BlackBerry’s (BBRY) shares took another dive on Monday as more analysts joined a growing chorus of downgrades following the device-maker’s gloomy quarterly earnings.  

Deutsche Bank (DB) downgraded BlackBerry to "sell" from "hold" and cut its price target by $2 to $6, while Needham axed its outlook to "underperform" from "hold" and Morgan Stanley (MS) lowered its rating to "equal-weight" from "overweight."

Citi (C) cut its target by a dollar to $9, reiterated its "sell" rating and lowered its earnings estimates to a loss, saying it does “not forecast positive profits for BlackBerry in the foreseeable future.” Jefferies (JEF) maintained its "buy" rating but axed its price target to $18.
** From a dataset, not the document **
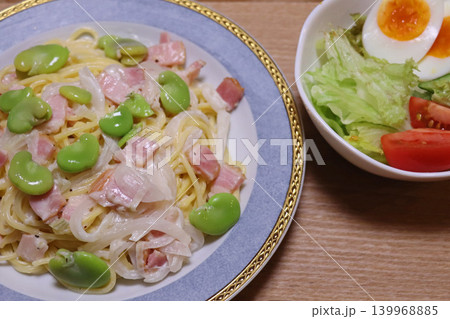 空豆とベーコンのパスタと付け合わせのサラダ 139968885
Shares of the smartphone maker slumped roughly 1.3% to $10.32 in recent trade, pushing them down about 25% over the last two trading days following disappointing earnings and a series of downgrades and price cuts from analysts.

On Friday, BlackBerry said it lost $84 million, or 16 cents a share, trailing Wall Street’s expectations of a 13-cent loss, as revenues of $3.1 billion and margins fell short of projections. It also warned of a loss in the current quarter.

Once a pioneer of the smartphone industry, Waterloo, Ont.-based BlackBerry has struggled in recent years amid growing competition from Apple (AAPL), Google (GOOG) and now Windows (MSFT).

It had hoped its new family of BlackBerry 10 devices would help close the gap, however demand has been softer than expected with smartphone shipments of 6.8 million last quarter falling far below analyst expectations of 7.41 million.

More telling, the company reported BB10 shipments of 2.7 million, below the consensus view of 3.3 million, and said it would no longer provide stats on net subscribers, which fell by a worse-than-expected 4 million to 72 million during the quarter.